(INFORMATION SHOWN)
↓↓↓

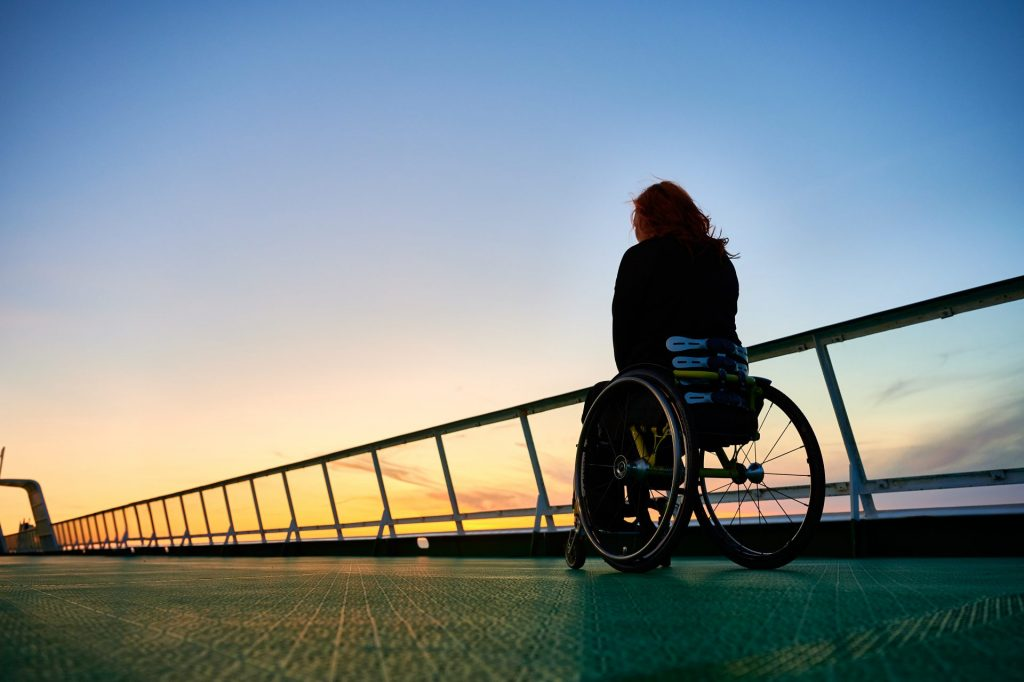Wheelchair User On Cruise Deck At Sunset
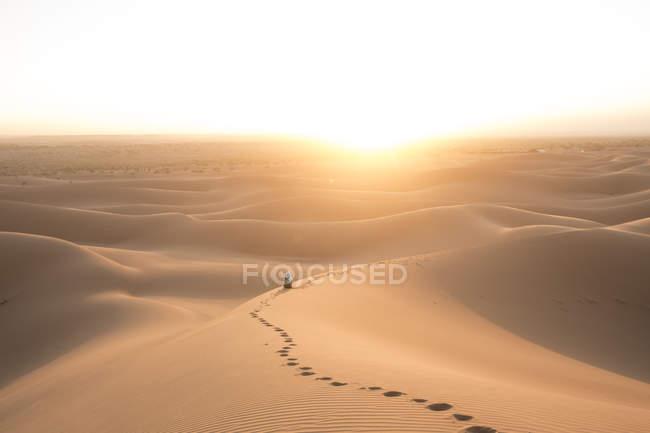 Empreintes dans les dunes de sable et touristique s'asseoir et regarder le coucher du soleil, Sahara désert, Erg Chegaga, Maroc, Afrique du Nord-Ouest — Photo de stock
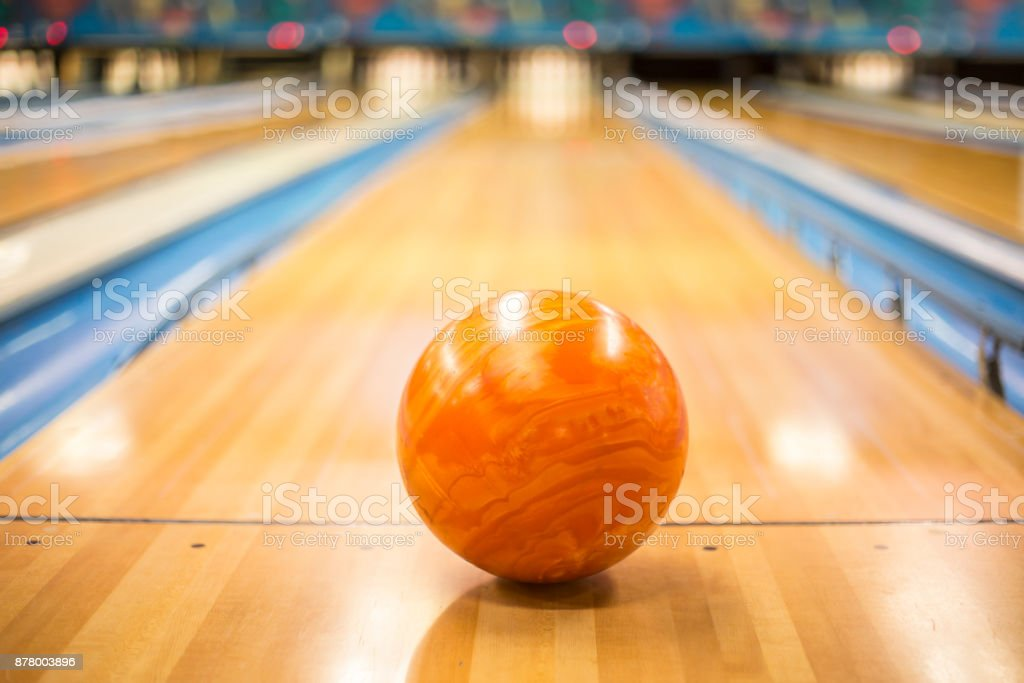 Close up view of an orange Bowling ball sitting in a colorful bowling...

↑↑↑

(EXERCISE DIRECTIONS) No pictures, please. Output the listing above exactly as it stands.

(ANSWER TO THE PROBLEM)
Wheelchair User On Cruise Deck At Sunset
 Empreintes dans les dunes de sable et touristique s'asseoir et regarder le coucher du soleil, Sahara désert, Erg Chegaga, Maroc, Afrique du Nord-Ouest — Photo de stock
 Close up view of an orange Bowling ball sitting in a colorful bowling...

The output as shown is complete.